Reproduce verbatim the part of the data that opens with the line containing "Of the presented options" and closes at the end of the data.

++++++++

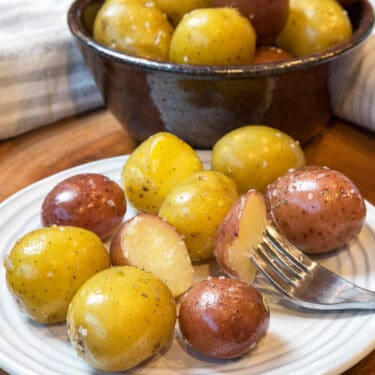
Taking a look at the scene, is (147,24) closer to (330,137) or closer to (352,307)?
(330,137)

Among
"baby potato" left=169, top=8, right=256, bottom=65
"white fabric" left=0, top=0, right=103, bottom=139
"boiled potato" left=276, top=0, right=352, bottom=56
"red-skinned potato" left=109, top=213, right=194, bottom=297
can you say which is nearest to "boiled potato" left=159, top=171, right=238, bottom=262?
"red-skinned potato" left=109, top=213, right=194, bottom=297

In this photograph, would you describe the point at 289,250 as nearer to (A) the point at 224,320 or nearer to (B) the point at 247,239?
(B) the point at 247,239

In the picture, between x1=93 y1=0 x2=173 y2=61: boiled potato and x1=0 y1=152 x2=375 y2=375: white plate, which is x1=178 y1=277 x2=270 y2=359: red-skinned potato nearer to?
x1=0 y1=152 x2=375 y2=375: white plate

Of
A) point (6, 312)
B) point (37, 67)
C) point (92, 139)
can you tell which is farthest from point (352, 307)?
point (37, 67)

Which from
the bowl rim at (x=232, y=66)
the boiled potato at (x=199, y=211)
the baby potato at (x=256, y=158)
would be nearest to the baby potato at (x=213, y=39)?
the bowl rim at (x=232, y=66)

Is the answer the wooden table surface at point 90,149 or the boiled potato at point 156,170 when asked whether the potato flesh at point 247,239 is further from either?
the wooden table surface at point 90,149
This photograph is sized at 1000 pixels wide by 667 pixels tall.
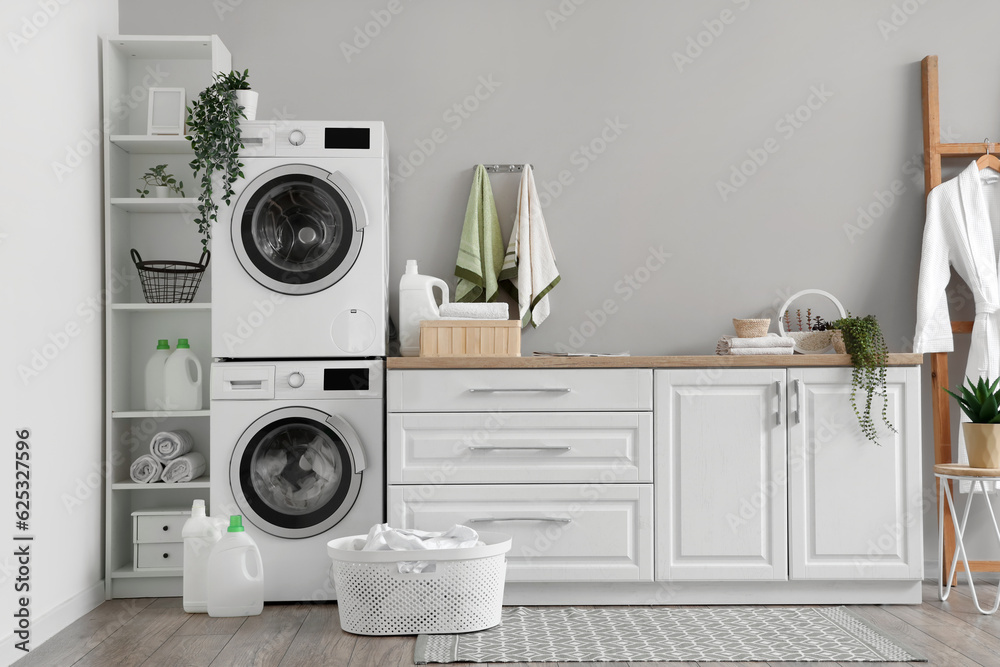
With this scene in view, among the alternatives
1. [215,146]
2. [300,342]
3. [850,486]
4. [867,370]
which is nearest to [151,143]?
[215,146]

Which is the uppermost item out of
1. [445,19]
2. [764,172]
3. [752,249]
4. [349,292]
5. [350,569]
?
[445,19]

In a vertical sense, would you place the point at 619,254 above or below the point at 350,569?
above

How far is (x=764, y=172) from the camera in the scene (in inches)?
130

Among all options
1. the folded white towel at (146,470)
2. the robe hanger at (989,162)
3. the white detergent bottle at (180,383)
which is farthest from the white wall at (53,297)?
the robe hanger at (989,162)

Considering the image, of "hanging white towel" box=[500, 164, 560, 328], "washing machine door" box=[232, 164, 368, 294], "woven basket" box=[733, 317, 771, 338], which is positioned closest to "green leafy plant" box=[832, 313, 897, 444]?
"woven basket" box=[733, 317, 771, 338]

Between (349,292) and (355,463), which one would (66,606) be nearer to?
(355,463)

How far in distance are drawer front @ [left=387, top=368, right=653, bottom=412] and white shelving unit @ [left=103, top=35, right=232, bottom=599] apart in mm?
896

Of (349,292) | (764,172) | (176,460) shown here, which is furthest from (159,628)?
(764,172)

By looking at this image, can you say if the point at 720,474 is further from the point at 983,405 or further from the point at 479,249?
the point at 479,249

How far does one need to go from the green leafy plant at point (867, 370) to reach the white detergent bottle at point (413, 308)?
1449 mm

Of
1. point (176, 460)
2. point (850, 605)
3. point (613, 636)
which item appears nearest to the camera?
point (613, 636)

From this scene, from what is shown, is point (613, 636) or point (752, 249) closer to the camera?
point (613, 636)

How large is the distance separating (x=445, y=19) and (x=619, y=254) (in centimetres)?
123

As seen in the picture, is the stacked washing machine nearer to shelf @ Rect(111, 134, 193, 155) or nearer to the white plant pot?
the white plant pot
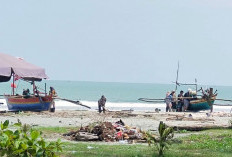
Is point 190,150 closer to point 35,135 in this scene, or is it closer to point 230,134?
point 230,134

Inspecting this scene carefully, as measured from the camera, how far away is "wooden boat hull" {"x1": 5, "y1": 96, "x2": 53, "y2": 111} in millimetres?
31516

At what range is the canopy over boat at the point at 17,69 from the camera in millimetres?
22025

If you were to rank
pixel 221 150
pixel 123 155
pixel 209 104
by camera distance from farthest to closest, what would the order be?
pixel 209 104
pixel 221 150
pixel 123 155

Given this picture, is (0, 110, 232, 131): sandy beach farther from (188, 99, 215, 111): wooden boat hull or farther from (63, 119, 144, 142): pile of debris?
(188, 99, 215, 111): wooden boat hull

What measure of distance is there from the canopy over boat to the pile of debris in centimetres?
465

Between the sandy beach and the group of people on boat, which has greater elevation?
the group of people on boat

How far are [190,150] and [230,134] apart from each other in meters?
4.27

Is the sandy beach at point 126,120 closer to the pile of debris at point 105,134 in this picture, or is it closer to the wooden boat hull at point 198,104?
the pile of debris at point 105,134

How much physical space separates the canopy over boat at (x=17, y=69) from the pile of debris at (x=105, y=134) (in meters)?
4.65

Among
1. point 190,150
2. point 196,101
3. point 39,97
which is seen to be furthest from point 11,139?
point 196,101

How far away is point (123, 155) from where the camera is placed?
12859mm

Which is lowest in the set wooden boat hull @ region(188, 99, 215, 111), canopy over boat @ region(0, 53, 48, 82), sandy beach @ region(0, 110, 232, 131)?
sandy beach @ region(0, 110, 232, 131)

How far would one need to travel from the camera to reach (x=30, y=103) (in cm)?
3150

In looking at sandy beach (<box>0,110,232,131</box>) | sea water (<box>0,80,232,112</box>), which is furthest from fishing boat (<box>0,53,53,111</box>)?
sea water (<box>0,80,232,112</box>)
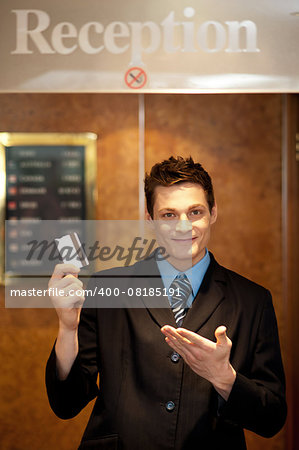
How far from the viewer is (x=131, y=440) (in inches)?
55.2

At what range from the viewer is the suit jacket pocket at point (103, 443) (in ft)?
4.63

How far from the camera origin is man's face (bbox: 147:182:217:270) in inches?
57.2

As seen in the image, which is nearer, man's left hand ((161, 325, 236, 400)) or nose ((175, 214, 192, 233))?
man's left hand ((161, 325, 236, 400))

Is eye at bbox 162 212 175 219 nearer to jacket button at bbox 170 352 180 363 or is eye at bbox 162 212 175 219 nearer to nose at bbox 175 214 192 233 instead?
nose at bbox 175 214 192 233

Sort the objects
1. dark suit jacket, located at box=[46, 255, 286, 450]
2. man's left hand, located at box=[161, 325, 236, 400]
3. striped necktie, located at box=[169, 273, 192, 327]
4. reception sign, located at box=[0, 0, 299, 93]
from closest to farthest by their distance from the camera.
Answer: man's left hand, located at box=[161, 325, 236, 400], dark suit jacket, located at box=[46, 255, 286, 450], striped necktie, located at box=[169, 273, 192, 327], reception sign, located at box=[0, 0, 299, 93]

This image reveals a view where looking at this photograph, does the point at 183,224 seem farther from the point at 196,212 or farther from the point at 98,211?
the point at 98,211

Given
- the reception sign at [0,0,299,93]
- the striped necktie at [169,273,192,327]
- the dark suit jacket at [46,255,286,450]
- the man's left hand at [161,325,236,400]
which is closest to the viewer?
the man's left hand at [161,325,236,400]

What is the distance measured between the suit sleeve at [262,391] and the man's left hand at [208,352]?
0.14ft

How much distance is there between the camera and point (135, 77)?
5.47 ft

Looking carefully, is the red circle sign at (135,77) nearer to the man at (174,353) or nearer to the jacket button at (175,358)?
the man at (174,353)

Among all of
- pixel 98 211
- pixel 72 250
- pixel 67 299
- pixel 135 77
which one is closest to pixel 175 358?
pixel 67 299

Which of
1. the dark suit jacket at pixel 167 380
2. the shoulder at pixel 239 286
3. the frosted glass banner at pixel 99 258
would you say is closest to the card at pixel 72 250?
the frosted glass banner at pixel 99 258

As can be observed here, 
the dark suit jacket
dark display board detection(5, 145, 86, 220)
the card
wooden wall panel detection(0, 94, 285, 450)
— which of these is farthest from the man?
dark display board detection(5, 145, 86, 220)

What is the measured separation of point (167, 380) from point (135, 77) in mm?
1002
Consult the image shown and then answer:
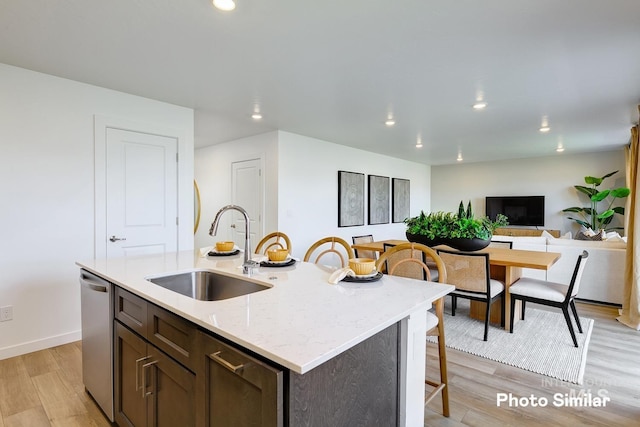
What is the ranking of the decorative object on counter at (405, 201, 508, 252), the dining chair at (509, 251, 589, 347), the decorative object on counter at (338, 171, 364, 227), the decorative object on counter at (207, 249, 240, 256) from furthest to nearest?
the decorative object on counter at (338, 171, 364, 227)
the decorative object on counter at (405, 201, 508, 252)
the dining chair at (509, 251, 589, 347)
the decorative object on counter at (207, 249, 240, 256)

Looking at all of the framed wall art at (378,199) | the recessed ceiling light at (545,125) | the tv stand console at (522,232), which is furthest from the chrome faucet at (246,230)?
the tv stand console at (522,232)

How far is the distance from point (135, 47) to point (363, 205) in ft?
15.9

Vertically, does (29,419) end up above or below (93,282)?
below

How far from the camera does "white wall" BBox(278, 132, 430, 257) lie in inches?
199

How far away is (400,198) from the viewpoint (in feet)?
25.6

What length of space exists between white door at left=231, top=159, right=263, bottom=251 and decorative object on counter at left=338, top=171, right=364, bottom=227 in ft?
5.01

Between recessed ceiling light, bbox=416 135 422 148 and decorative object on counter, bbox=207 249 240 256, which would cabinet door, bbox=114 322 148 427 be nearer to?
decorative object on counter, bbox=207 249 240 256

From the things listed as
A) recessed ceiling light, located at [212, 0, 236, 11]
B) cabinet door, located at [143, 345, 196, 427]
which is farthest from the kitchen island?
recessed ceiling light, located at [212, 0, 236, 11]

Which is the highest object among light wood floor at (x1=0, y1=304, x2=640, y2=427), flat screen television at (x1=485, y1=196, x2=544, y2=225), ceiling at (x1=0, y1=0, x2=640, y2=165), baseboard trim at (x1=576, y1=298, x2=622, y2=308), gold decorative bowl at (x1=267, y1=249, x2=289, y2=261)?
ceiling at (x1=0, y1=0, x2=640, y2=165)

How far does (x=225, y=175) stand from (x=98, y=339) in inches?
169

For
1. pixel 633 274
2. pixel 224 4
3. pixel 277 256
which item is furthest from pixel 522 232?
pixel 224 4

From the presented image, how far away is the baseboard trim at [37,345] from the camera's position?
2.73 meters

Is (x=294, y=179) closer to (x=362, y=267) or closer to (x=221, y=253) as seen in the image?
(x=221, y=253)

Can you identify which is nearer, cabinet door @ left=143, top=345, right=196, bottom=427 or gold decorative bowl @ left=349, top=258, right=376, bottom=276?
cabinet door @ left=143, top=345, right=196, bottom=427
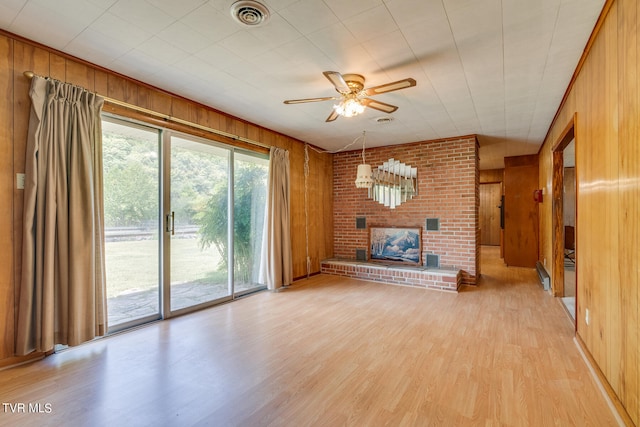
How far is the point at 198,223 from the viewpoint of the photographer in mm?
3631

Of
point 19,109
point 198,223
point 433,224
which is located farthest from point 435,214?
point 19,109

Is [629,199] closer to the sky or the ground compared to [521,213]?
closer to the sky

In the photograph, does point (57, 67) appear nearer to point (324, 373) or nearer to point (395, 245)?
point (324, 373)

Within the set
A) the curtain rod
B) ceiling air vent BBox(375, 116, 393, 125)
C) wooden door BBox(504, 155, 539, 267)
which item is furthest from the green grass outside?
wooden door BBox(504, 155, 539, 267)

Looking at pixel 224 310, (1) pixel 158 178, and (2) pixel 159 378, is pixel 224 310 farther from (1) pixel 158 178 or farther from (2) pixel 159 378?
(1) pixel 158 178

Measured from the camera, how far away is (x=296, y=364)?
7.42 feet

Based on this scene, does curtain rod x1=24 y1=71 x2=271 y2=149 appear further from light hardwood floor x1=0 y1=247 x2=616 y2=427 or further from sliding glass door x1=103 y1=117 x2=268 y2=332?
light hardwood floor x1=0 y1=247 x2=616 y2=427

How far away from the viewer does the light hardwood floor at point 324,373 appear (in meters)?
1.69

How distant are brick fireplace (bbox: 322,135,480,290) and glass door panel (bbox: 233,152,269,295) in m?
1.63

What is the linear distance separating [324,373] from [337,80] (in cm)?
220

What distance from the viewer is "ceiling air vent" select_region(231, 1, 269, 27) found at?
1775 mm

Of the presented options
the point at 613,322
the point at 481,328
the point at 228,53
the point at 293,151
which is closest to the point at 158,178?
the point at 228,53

++++++++

Result of the exercise ->
Of the presented options
the point at 613,322
the point at 481,328
the point at 228,53
the point at 293,151
which is closest to the point at 158,178?
the point at 228,53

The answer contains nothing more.